◆ Text segment ◆
Friday, March 31, 2006

Products Picture Post (Part 6wo)

Went to City Centre the other day and was looking at the products and getting weird thoughts that may or may not really make the product seem weird.. maybe i'm just weird.. because i sure do think weird when i see any random innocent products... anyways, i'll let u people see and then u tell me if i'm weird (hint: DUH!)...

And Here We Go:

I'd like to start the post by congratulating all my fellow marshmellow lovers:



FINALLY! marshmellows that don't contain (Jelateen Baqari= Cow Gelatin) which is supposed to be, for some reason, 7aram.. anyways, this one has "Jelateen mustakhraj min el asmak" which mean it's gelatin from fish, which is okay (don't ask me why, i just ask and get answers like this)...
so anyways: YAY!

And now we shall start with our weird sightings and products:



First Sighting: Arosa? as in 3aroosa (bride)? or what exactly? or somebody "arosa"d (aroused? lol) just weird. very. and i'm dirty-minded. just not very.




Caprice? like the car? so they have bisquits for he car? or do they taste like a car? and does a caprice car taste different than any other car?

◆ Exercise directions ◆
Please copy the blog post between "First Sighting: Arosa?" and "any other car?", inclusive, swapping "bisquits" for "cookies".

◆ Records ◆
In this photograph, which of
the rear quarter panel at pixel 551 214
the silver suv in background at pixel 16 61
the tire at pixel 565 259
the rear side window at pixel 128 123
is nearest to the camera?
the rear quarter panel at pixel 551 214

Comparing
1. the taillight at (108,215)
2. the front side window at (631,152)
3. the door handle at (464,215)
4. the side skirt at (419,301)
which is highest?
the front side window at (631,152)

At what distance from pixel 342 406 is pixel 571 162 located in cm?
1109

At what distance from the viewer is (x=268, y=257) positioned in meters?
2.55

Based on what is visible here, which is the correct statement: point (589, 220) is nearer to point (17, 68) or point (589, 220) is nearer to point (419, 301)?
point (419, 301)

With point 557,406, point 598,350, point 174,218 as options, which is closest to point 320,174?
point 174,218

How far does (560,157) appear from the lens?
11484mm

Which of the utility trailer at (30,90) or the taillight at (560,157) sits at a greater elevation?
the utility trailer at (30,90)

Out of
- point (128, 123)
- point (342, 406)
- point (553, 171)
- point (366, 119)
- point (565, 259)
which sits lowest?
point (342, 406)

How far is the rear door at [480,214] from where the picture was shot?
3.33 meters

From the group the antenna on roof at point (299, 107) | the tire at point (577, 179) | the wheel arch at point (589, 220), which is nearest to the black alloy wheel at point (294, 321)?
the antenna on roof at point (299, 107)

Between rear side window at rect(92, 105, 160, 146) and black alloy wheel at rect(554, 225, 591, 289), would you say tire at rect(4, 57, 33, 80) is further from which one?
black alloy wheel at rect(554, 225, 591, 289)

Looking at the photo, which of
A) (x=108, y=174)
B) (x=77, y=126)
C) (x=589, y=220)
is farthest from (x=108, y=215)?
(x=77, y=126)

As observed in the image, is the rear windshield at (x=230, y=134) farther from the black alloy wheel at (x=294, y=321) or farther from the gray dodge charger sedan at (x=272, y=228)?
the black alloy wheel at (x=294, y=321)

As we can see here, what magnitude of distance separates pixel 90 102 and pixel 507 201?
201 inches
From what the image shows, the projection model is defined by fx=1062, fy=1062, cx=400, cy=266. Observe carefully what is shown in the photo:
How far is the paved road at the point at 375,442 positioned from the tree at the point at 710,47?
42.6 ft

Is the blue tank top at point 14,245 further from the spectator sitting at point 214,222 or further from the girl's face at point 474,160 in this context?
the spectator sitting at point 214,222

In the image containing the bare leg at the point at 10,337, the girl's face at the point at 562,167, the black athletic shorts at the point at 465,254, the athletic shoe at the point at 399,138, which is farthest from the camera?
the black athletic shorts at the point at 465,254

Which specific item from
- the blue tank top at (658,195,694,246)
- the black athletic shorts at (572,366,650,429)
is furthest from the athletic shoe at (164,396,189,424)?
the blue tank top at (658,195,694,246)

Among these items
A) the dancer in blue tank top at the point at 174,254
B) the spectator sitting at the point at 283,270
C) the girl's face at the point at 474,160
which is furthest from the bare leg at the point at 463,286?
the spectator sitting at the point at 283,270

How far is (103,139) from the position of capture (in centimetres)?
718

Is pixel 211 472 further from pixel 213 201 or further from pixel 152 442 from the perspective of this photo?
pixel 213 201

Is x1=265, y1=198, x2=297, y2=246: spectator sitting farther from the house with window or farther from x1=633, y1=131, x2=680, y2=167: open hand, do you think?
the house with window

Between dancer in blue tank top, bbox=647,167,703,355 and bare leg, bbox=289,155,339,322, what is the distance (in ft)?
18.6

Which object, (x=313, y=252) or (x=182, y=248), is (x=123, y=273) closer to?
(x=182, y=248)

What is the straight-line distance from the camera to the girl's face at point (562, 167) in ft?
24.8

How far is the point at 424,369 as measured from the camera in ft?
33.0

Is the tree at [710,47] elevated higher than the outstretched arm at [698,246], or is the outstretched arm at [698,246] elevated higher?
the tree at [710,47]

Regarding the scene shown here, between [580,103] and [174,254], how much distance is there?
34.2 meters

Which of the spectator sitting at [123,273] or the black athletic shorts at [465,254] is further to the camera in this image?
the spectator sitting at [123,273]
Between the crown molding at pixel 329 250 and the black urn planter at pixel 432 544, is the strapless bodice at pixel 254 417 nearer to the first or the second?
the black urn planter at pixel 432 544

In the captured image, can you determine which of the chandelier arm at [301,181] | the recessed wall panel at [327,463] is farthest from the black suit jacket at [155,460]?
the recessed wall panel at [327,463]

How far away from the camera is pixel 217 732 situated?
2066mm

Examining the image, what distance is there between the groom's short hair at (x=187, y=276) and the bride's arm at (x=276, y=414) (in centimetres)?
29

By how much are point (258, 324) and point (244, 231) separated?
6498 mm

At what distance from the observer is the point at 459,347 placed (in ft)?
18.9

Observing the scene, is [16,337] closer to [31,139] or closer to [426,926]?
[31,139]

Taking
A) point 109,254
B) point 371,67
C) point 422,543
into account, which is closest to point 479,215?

◆ Solution to the problem ◆
First Sighting: Arosa? as in 3aroosa (bride)? or what exactly? or somebody "arosa"d (aroused? lol) just weird. very. and i'm dirty-minded. just not very.




Caprice? like the car? so they have cookies for he car? or do they taste like a car? and does a caprice car taste different than any other car?